Dalsa Origin Camera and Dalsa Digital 4k Cinema Lenses
©2016 Jorge Diaz-Amador, all rights reserved
Updated 25 November 2016
Dalsa is a semiconductor imaging company based in Canada. The company specializes in producing image sensors for the industrial and scientific market. Dalsa provided many of the sensors on NASA’s Mars rovers. The company was acquired by Teledyne in 2010.
Dalsa Origin, Origin II and Evolution Cameras
The original Dalsa Origin was the first large single-sensor 4k digital cinema camera when it was introduced as a prototype at NAB in 2003.
Dalsa invested heavily in this project. They established a facility in Woodland Hills, CA where their cameras and lenses were intended to be offered as rental only items, following the Panavision model.
The original Dalsa Origin camera was quite large and heavy. A smaller and lighter Dalsa Origin II “Evolution” camera was introduced in 2007.
Dalsa Digital 4k Cinema Lenses
The Dalsa Digital Cinema prime lenses are a unique set of cine lenses that were developed for for the Dalsa Origin II 4k digital cinema camera around 2007.
The lenses were designed to complement the Origin cameras and were intended to be offered on a rental-only model, and only went out on 4k rentals.
They were built around Leitz Leica-R stills lenses. The original Leica-R lens mechanics were removed, and the optical “cores” were installed in new custom designed housings.
Since these lenses were designed for the 35mm still film format (FF35 24 x 36mm), they were able to cover the Dalsa 4k sensor which was slightly larger than Super 35 (18 x 24 mm).
The housings use either a cam/follower focus system or a combination of cams and focus threads. The optical blocks are mounted on linear bearings for smooth movement along the optical axis. The Dalsa 4k lenses were not intended to ever be sold, and they were meant to be frequently serviced – every time they came back from a rental.
The Dalsa 4k lenses were specifically designed to thwart anyone who attempted to disassemble a lens. The company was concerned about the potential that the lenses might be rented, disassembled and reverse-engineered. So they are, in effect, “booby trapped”. If a Dalsa 4k lens is disassembled using the wrong procedure, it is nearly impossible to re-assemble it correctly.
NOTE: CinemaTechnic, in consultation with the original manufacturer of the lens housings, has developed service procedures for the Dalsa Digital Cinema lenses.

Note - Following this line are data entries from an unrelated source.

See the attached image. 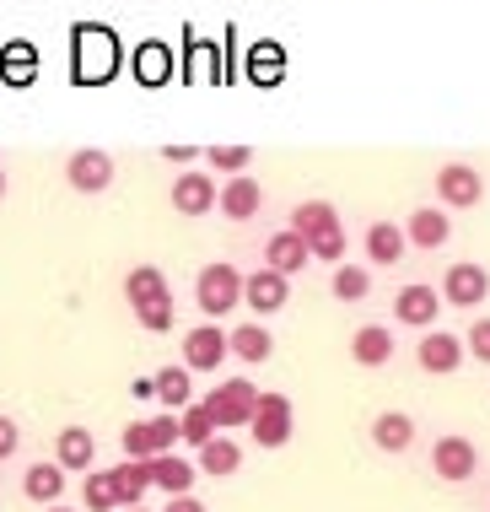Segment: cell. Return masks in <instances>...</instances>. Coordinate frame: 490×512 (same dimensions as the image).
I'll return each mask as SVG.
<instances>
[{
	"instance_id": "6da1fadb",
	"label": "cell",
	"mask_w": 490,
	"mask_h": 512,
	"mask_svg": "<svg viewBox=\"0 0 490 512\" xmlns=\"http://www.w3.org/2000/svg\"><path fill=\"white\" fill-rule=\"evenodd\" d=\"M124 297H130V308L140 318V329H151V335H167L173 329V292H167V275L157 265H135L130 281H124Z\"/></svg>"
},
{
	"instance_id": "7a4b0ae2",
	"label": "cell",
	"mask_w": 490,
	"mask_h": 512,
	"mask_svg": "<svg viewBox=\"0 0 490 512\" xmlns=\"http://www.w3.org/2000/svg\"><path fill=\"white\" fill-rule=\"evenodd\" d=\"M291 232L307 243V254L313 259H329V265H345V227L340 216H334L329 200H307L291 211Z\"/></svg>"
},
{
	"instance_id": "3957f363",
	"label": "cell",
	"mask_w": 490,
	"mask_h": 512,
	"mask_svg": "<svg viewBox=\"0 0 490 512\" xmlns=\"http://www.w3.org/2000/svg\"><path fill=\"white\" fill-rule=\"evenodd\" d=\"M248 426H254V442L259 448H286L291 442V432H297V405H291L280 389H264L259 399H254V415H248Z\"/></svg>"
},
{
	"instance_id": "277c9868",
	"label": "cell",
	"mask_w": 490,
	"mask_h": 512,
	"mask_svg": "<svg viewBox=\"0 0 490 512\" xmlns=\"http://www.w3.org/2000/svg\"><path fill=\"white\" fill-rule=\"evenodd\" d=\"M431 475H437L442 486H464V480L480 475V448H474L464 432H442L431 442Z\"/></svg>"
},
{
	"instance_id": "5b68a950",
	"label": "cell",
	"mask_w": 490,
	"mask_h": 512,
	"mask_svg": "<svg viewBox=\"0 0 490 512\" xmlns=\"http://www.w3.org/2000/svg\"><path fill=\"white\" fill-rule=\"evenodd\" d=\"M254 399H259V389H254L248 378H227L221 389H210L200 405L210 410L216 432H232V426H248V415H254Z\"/></svg>"
},
{
	"instance_id": "8992f818",
	"label": "cell",
	"mask_w": 490,
	"mask_h": 512,
	"mask_svg": "<svg viewBox=\"0 0 490 512\" xmlns=\"http://www.w3.org/2000/svg\"><path fill=\"white\" fill-rule=\"evenodd\" d=\"M119 442H124V459H157V453H173V442H178V415L167 410V415H151V421L124 426Z\"/></svg>"
},
{
	"instance_id": "52a82bcc",
	"label": "cell",
	"mask_w": 490,
	"mask_h": 512,
	"mask_svg": "<svg viewBox=\"0 0 490 512\" xmlns=\"http://www.w3.org/2000/svg\"><path fill=\"white\" fill-rule=\"evenodd\" d=\"M194 297H200L205 318H221V313H232L237 302H243V275H237L232 265H205L200 281H194Z\"/></svg>"
},
{
	"instance_id": "ba28073f",
	"label": "cell",
	"mask_w": 490,
	"mask_h": 512,
	"mask_svg": "<svg viewBox=\"0 0 490 512\" xmlns=\"http://www.w3.org/2000/svg\"><path fill=\"white\" fill-rule=\"evenodd\" d=\"M415 362H420V372H431V378L458 372V367H464V335H447V329H420Z\"/></svg>"
},
{
	"instance_id": "9c48e42d",
	"label": "cell",
	"mask_w": 490,
	"mask_h": 512,
	"mask_svg": "<svg viewBox=\"0 0 490 512\" xmlns=\"http://www.w3.org/2000/svg\"><path fill=\"white\" fill-rule=\"evenodd\" d=\"M442 308H480V302L490 297V275H485V265H453L442 275Z\"/></svg>"
},
{
	"instance_id": "30bf717a",
	"label": "cell",
	"mask_w": 490,
	"mask_h": 512,
	"mask_svg": "<svg viewBox=\"0 0 490 512\" xmlns=\"http://www.w3.org/2000/svg\"><path fill=\"white\" fill-rule=\"evenodd\" d=\"M243 302H248L259 318H270V313H280V308L291 302V281L264 265V270H254V275H243Z\"/></svg>"
},
{
	"instance_id": "8fae6325",
	"label": "cell",
	"mask_w": 490,
	"mask_h": 512,
	"mask_svg": "<svg viewBox=\"0 0 490 512\" xmlns=\"http://www.w3.org/2000/svg\"><path fill=\"white\" fill-rule=\"evenodd\" d=\"M221 362H227V329L216 324H200L184 335V367L189 372H216Z\"/></svg>"
},
{
	"instance_id": "7c38bea8",
	"label": "cell",
	"mask_w": 490,
	"mask_h": 512,
	"mask_svg": "<svg viewBox=\"0 0 490 512\" xmlns=\"http://www.w3.org/2000/svg\"><path fill=\"white\" fill-rule=\"evenodd\" d=\"M437 313H442V297L431 292L426 281L399 286V297H394V318H399V324H410V329H431V324H437Z\"/></svg>"
},
{
	"instance_id": "4fadbf2b",
	"label": "cell",
	"mask_w": 490,
	"mask_h": 512,
	"mask_svg": "<svg viewBox=\"0 0 490 512\" xmlns=\"http://www.w3.org/2000/svg\"><path fill=\"white\" fill-rule=\"evenodd\" d=\"M146 475H151V486L167 491V496H189L194 480H200V469L189 459H178V453H157V459H146Z\"/></svg>"
},
{
	"instance_id": "5bb4252c",
	"label": "cell",
	"mask_w": 490,
	"mask_h": 512,
	"mask_svg": "<svg viewBox=\"0 0 490 512\" xmlns=\"http://www.w3.org/2000/svg\"><path fill=\"white\" fill-rule=\"evenodd\" d=\"M350 356H356V367H388L394 362V329L361 324L356 335H350Z\"/></svg>"
},
{
	"instance_id": "9a60e30c",
	"label": "cell",
	"mask_w": 490,
	"mask_h": 512,
	"mask_svg": "<svg viewBox=\"0 0 490 512\" xmlns=\"http://www.w3.org/2000/svg\"><path fill=\"white\" fill-rule=\"evenodd\" d=\"M264 259H270V270H275V275H286V281H291V275H302L307 265H313L307 243H302L291 227H286V232H275V238L264 243Z\"/></svg>"
},
{
	"instance_id": "2e32d148",
	"label": "cell",
	"mask_w": 490,
	"mask_h": 512,
	"mask_svg": "<svg viewBox=\"0 0 490 512\" xmlns=\"http://www.w3.org/2000/svg\"><path fill=\"white\" fill-rule=\"evenodd\" d=\"M92 459H97V437L87 432V426H65L60 437H54V464L65 469H92Z\"/></svg>"
},
{
	"instance_id": "e0dca14e",
	"label": "cell",
	"mask_w": 490,
	"mask_h": 512,
	"mask_svg": "<svg viewBox=\"0 0 490 512\" xmlns=\"http://www.w3.org/2000/svg\"><path fill=\"white\" fill-rule=\"evenodd\" d=\"M372 442L383 453H404L415 442V415H404V410H383V415H372Z\"/></svg>"
},
{
	"instance_id": "ac0fdd59",
	"label": "cell",
	"mask_w": 490,
	"mask_h": 512,
	"mask_svg": "<svg viewBox=\"0 0 490 512\" xmlns=\"http://www.w3.org/2000/svg\"><path fill=\"white\" fill-rule=\"evenodd\" d=\"M237 464H243V448H237L232 437H210V442H200V475H210V480H227V475H237Z\"/></svg>"
},
{
	"instance_id": "d6986e66",
	"label": "cell",
	"mask_w": 490,
	"mask_h": 512,
	"mask_svg": "<svg viewBox=\"0 0 490 512\" xmlns=\"http://www.w3.org/2000/svg\"><path fill=\"white\" fill-rule=\"evenodd\" d=\"M480 173H474V168H464V162H453V168H442L437 173V195L447 200V205H474V200H480Z\"/></svg>"
},
{
	"instance_id": "ffe728a7",
	"label": "cell",
	"mask_w": 490,
	"mask_h": 512,
	"mask_svg": "<svg viewBox=\"0 0 490 512\" xmlns=\"http://www.w3.org/2000/svg\"><path fill=\"white\" fill-rule=\"evenodd\" d=\"M227 351L259 367V362H270V356H275V340H270V329H264V324H237L227 335Z\"/></svg>"
},
{
	"instance_id": "44dd1931",
	"label": "cell",
	"mask_w": 490,
	"mask_h": 512,
	"mask_svg": "<svg viewBox=\"0 0 490 512\" xmlns=\"http://www.w3.org/2000/svg\"><path fill=\"white\" fill-rule=\"evenodd\" d=\"M173 205H178L184 216H205L210 205H216V184H210L205 173H184V178L173 184Z\"/></svg>"
},
{
	"instance_id": "7402d4cb",
	"label": "cell",
	"mask_w": 490,
	"mask_h": 512,
	"mask_svg": "<svg viewBox=\"0 0 490 512\" xmlns=\"http://www.w3.org/2000/svg\"><path fill=\"white\" fill-rule=\"evenodd\" d=\"M404 248H410V243H404V232L394 227V221H372V227H367V259H372V265H399Z\"/></svg>"
},
{
	"instance_id": "603a6c76",
	"label": "cell",
	"mask_w": 490,
	"mask_h": 512,
	"mask_svg": "<svg viewBox=\"0 0 490 512\" xmlns=\"http://www.w3.org/2000/svg\"><path fill=\"white\" fill-rule=\"evenodd\" d=\"M22 491L33 496V502L54 507V502L65 496V469H60V464H27V475H22Z\"/></svg>"
},
{
	"instance_id": "cb8c5ba5",
	"label": "cell",
	"mask_w": 490,
	"mask_h": 512,
	"mask_svg": "<svg viewBox=\"0 0 490 512\" xmlns=\"http://www.w3.org/2000/svg\"><path fill=\"white\" fill-rule=\"evenodd\" d=\"M114 475V491H119V507H140V496L151 491V475H146V459H124L108 469Z\"/></svg>"
},
{
	"instance_id": "d4e9b609",
	"label": "cell",
	"mask_w": 490,
	"mask_h": 512,
	"mask_svg": "<svg viewBox=\"0 0 490 512\" xmlns=\"http://www.w3.org/2000/svg\"><path fill=\"white\" fill-rule=\"evenodd\" d=\"M447 232H453V221H447L442 211H415L410 227H404V243H415V248H442Z\"/></svg>"
},
{
	"instance_id": "484cf974",
	"label": "cell",
	"mask_w": 490,
	"mask_h": 512,
	"mask_svg": "<svg viewBox=\"0 0 490 512\" xmlns=\"http://www.w3.org/2000/svg\"><path fill=\"white\" fill-rule=\"evenodd\" d=\"M151 389H157V399L167 410H184V405H194V389H189V367H162L157 378H151Z\"/></svg>"
},
{
	"instance_id": "4316f807",
	"label": "cell",
	"mask_w": 490,
	"mask_h": 512,
	"mask_svg": "<svg viewBox=\"0 0 490 512\" xmlns=\"http://www.w3.org/2000/svg\"><path fill=\"white\" fill-rule=\"evenodd\" d=\"M108 178H114V162H108L103 151H81V157H70V184L76 189H108Z\"/></svg>"
},
{
	"instance_id": "83f0119b",
	"label": "cell",
	"mask_w": 490,
	"mask_h": 512,
	"mask_svg": "<svg viewBox=\"0 0 490 512\" xmlns=\"http://www.w3.org/2000/svg\"><path fill=\"white\" fill-rule=\"evenodd\" d=\"M216 200H221V211H227V216L243 221V216H254V211H259V184H254V178H232V184L221 189Z\"/></svg>"
},
{
	"instance_id": "f1b7e54d",
	"label": "cell",
	"mask_w": 490,
	"mask_h": 512,
	"mask_svg": "<svg viewBox=\"0 0 490 512\" xmlns=\"http://www.w3.org/2000/svg\"><path fill=\"white\" fill-rule=\"evenodd\" d=\"M334 297H340V302H361V297H367L372 292V270L367 265H334Z\"/></svg>"
},
{
	"instance_id": "f546056e",
	"label": "cell",
	"mask_w": 490,
	"mask_h": 512,
	"mask_svg": "<svg viewBox=\"0 0 490 512\" xmlns=\"http://www.w3.org/2000/svg\"><path fill=\"white\" fill-rule=\"evenodd\" d=\"M216 437V421H210L205 405H184L178 410V442H189V448H200V442Z\"/></svg>"
},
{
	"instance_id": "4dcf8cb0",
	"label": "cell",
	"mask_w": 490,
	"mask_h": 512,
	"mask_svg": "<svg viewBox=\"0 0 490 512\" xmlns=\"http://www.w3.org/2000/svg\"><path fill=\"white\" fill-rule=\"evenodd\" d=\"M81 502H87V512H114V507H119L114 475H108V469H97V475H87V486H81Z\"/></svg>"
},
{
	"instance_id": "1f68e13d",
	"label": "cell",
	"mask_w": 490,
	"mask_h": 512,
	"mask_svg": "<svg viewBox=\"0 0 490 512\" xmlns=\"http://www.w3.org/2000/svg\"><path fill=\"white\" fill-rule=\"evenodd\" d=\"M464 356H474V362H490V318H474V324H469Z\"/></svg>"
},
{
	"instance_id": "d6a6232c",
	"label": "cell",
	"mask_w": 490,
	"mask_h": 512,
	"mask_svg": "<svg viewBox=\"0 0 490 512\" xmlns=\"http://www.w3.org/2000/svg\"><path fill=\"white\" fill-rule=\"evenodd\" d=\"M17 442H22V432H17V421H11V415H0V464H6L11 453H17Z\"/></svg>"
},
{
	"instance_id": "836d02e7",
	"label": "cell",
	"mask_w": 490,
	"mask_h": 512,
	"mask_svg": "<svg viewBox=\"0 0 490 512\" xmlns=\"http://www.w3.org/2000/svg\"><path fill=\"white\" fill-rule=\"evenodd\" d=\"M162 512H210V507L189 491V496H167V507H162Z\"/></svg>"
},
{
	"instance_id": "e575fe53",
	"label": "cell",
	"mask_w": 490,
	"mask_h": 512,
	"mask_svg": "<svg viewBox=\"0 0 490 512\" xmlns=\"http://www.w3.org/2000/svg\"><path fill=\"white\" fill-rule=\"evenodd\" d=\"M210 162H216V168H243V162H248V151L227 146V151H216V157H210Z\"/></svg>"
},
{
	"instance_id": "d590c367",
	"label": "cell",
	"mask_w": 490,
	"mask_h": 512,
	"mask_svg": "<svg viewBox=\"0 0 490 512\" xmlns=\"http://www.w3.org/2000/svg\"><path fill=\"white\" fill-rule=\"evenodd\" d=\"M130 394H135V399H151L157 389H151V378H135V383H130Z\"/></svg>"
},
{
	"instance_id": "8d00e7d4",
	"label": "cell",
	"mask_w": 490,
	"mask_h": 512,
	"mask_svg": "<svg viewBox=\"0 0 490 512\" xmlns=\"http://www.w3.org/2000/svg\"><path fill=\"white\" fill-rule=\"evenodd\" d=\"M49 512H76V507H60V502H54V507H49Z\"/></svg>"
},
{
	"instance_id": "74e56055",
	"label": "cell",
	"mask_w": 490,
	"mask_h": 512,
	"mask_svg": "<svg viewBox=\"0 0 490 512\" xmlns=\"http://www.w3.org/2000/svg\"><path fill=\"white\" fill-rule=\"evenodd\" d=\"M0 195H6V173H0Z\"/></svg>"
},
{
	"instance_id": "f35d334b",
	"label": "cell",
	"mask_w": 490,
	"mask_h": 512,
	"mask_svg": "<svg viewBox=\"0 0 490 512\" xmlns=\"http://www.w3.org/2000/svg\"><path fill=\"white\" fill-rule=\"evenodd\" d=\"M124 512H146V507H124Z\"/></svg>"
}]
</instances>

We have successfully repaired multiple Dalsa lenses, including two that were dropped. If you have a need for service on these lenses, please get in touch via email.
Very Limited Production
In the end, only 14 Dalsa Origin cameras were built, and only 11 sets of Dalsa Digital Cinema lenses were built.
The full Dalsa Digital Cinema 4k Lens Set consists of:
Dalsa 4k 19mm f2.8 (Leitz Elmarit-R)
Dalsa 4k 24mm f2.8 (Leitz Elmarit-R)
Dalsa 4k 28mm f2.8 (Leitz Elmarit-R)
Dalsa 4k 35mm f1.4 (Leitz Summilux-R)
Dalsa 4k 50mm f1.4 (Leitz Summilux-R)
Dalsa 4k 80mm f1.4 (Leitz Summilux-R)
Dalsa 4k 100mm f2.8 (Leitz Elmarit-R)
Dalsa 4k 180mm f2.0 (Leitz Apo-Summicron-R)
NOTE: Following a convention that is common with low-volume rehoused lenses, the iris scales are marked in T stops, although the values more likely represent f stops.
As a rough guide, for modern multi-coated prime lenses, the T stop is usually at least 0.1 stop slower than the f stop. So the f1.4 lenses are likely T1.5, the f2.0 lenses T2.1 and the f2.8 lenses T2.9 or 3.0.
Closing of Dalsa’s Digital Cinema Division
Dalsa was a publicly traded company, and due to the combination of the economic crisis and beginning of the Great Recession, and subsequent shareholder pressure, Dalsa closed its digital cinema division in 2008.
Most of the remaining Origin cameras were sent to Ryerson University in Toronto, Canada. Two Origin cameras are held by the Academy of Motion Picture Arts and Sciences Pickford Center.
After the close of the Dalsa Digital Cinema division, most of the Dalsa 4k Primes were offered for sale by Alan Gordon Enterprises. Most have found their way into the hands of owner-operators.